Within any given tier of gaming hardware*, the main advantage of consoles is not price, but simplicity: They’re convenient and easy. They consume very little extra space (no dedicated monitor/speakers/keyboard/mouse) and require practically no technical knowledge or setup/tuning/troubleshooting effort.
But PC gamers get value for their efforts. The vastly larger pool of games and greater variety in hardware options are part of that value, but there is also the total cost of ownership: PC games tend to go on sale for lower prices, and hardware upgrades can be done incrementally (ship of theseus style). Over the course of 10 years or so, that translates to either more fun or more money left to spend on other things.
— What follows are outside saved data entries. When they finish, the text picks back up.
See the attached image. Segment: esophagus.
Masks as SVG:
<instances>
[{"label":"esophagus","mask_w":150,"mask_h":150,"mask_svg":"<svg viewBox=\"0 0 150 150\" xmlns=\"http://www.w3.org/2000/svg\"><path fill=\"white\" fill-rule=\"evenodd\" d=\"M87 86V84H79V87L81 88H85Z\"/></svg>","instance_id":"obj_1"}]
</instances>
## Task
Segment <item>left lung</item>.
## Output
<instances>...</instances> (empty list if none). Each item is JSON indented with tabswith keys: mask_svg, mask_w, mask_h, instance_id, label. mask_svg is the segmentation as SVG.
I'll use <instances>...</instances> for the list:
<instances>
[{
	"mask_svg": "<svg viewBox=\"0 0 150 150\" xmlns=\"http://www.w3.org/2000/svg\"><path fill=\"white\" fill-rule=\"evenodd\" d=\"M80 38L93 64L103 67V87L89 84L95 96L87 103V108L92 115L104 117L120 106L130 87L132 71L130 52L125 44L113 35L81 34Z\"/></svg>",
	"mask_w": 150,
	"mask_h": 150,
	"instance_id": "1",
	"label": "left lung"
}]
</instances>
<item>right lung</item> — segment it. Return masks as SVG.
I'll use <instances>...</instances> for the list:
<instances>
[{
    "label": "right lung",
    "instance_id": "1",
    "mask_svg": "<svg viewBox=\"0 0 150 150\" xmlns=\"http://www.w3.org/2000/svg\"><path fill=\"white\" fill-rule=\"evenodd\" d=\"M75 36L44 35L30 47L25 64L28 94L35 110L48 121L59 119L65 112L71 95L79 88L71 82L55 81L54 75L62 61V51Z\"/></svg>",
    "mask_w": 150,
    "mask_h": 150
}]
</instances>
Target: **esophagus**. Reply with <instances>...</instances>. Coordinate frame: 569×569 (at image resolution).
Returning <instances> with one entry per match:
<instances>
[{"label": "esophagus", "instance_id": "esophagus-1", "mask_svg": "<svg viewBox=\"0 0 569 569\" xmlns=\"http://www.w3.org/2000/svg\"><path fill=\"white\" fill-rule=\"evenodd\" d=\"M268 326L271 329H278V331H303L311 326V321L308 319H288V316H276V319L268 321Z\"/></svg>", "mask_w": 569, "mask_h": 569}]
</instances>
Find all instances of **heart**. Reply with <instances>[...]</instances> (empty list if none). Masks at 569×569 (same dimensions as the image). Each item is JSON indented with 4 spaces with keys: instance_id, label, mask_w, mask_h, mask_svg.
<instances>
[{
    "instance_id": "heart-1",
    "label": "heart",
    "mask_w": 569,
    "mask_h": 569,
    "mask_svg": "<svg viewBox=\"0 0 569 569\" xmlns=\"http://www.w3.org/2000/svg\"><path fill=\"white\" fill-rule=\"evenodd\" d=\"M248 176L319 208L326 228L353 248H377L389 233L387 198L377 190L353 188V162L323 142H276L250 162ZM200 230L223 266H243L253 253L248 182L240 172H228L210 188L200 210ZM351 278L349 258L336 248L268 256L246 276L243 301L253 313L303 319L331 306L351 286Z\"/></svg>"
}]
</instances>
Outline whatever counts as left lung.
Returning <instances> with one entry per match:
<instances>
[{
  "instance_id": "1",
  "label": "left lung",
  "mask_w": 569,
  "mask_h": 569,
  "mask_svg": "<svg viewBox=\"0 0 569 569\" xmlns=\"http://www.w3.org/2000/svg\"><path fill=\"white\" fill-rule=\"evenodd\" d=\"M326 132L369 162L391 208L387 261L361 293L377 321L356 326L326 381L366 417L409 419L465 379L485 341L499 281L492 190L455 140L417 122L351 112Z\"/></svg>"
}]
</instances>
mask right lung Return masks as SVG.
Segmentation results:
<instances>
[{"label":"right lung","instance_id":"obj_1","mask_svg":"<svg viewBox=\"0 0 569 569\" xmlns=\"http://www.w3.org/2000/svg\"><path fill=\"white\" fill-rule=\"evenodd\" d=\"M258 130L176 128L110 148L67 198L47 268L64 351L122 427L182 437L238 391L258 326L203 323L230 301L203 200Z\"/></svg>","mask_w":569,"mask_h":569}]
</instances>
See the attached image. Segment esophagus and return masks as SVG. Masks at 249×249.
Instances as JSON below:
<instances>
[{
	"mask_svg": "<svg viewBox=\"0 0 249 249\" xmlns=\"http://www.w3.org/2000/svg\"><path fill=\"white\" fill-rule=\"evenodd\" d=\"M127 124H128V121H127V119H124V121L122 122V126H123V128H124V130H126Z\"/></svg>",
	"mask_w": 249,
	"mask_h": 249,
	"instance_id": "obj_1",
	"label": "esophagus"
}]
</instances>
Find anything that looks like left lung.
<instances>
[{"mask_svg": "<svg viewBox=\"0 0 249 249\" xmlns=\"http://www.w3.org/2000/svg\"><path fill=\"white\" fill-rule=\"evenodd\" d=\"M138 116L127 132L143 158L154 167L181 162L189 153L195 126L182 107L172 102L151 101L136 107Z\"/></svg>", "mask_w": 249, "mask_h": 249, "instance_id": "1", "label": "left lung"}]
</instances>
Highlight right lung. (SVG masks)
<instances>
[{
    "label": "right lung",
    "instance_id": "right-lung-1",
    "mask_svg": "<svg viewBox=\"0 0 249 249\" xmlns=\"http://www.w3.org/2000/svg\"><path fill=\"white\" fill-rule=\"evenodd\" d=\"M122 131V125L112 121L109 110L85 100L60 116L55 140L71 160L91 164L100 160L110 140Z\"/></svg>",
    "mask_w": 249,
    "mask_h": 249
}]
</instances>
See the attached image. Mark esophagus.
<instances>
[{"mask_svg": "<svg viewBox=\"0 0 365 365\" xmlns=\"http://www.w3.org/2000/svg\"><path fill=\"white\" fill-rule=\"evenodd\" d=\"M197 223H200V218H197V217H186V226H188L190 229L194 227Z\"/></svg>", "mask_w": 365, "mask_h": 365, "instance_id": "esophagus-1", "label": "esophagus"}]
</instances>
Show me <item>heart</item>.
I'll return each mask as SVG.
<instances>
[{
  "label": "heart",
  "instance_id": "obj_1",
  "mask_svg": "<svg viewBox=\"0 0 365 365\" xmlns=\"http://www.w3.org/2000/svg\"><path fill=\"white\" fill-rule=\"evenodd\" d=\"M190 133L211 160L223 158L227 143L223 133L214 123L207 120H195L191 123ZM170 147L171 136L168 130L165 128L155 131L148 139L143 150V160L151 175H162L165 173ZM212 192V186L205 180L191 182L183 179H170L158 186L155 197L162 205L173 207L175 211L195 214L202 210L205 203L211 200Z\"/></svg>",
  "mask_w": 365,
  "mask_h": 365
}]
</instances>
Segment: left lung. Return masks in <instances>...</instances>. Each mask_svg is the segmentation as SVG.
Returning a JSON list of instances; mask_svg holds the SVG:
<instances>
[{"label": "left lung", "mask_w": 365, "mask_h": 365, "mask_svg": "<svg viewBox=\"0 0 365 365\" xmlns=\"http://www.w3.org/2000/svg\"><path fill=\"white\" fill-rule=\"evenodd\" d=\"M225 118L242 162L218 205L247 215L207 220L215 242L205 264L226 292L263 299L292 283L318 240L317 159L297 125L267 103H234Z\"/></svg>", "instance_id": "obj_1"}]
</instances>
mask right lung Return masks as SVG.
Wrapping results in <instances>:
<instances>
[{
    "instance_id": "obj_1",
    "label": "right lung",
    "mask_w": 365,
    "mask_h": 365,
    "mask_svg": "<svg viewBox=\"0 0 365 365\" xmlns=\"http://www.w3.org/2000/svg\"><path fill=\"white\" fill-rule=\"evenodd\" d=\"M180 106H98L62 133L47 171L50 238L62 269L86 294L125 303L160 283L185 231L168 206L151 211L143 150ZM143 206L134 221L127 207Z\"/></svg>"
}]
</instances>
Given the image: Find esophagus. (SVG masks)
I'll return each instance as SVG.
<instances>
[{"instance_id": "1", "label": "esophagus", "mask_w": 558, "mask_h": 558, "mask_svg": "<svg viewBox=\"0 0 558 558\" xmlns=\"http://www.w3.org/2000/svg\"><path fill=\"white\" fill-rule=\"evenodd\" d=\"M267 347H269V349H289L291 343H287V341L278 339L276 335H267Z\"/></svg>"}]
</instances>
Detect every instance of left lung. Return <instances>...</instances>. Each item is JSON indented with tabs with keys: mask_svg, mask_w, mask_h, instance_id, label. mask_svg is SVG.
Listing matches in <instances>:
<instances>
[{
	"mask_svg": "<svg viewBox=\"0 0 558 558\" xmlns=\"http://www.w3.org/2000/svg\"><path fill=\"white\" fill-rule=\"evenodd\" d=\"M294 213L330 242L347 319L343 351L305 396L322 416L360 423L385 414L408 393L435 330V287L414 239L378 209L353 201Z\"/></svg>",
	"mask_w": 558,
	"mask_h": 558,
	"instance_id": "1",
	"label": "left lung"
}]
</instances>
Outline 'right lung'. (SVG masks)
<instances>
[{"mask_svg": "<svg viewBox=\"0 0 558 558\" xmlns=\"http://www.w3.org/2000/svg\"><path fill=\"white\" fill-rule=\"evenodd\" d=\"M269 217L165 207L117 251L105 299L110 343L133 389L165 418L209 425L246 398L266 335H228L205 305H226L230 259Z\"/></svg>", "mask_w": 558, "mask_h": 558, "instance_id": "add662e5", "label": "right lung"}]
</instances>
Perhaps this decade’s painful rise in hardware costs is making more people willing to put in a bit of effort in exchange for a gaming PC’s better long-term value compared to a console.
*(I mention hardware tiers because it doesn’t make sense to compare a Nintendo Wii to a high-end Radeon or GeForce PC, of course.)
don’t forget that PC doesn’t charge you a subscription to play online
*doesn’t charge you an extra subscription to be able to play games online. obviously games themselves may make their own choice on whether to charge you to play them online.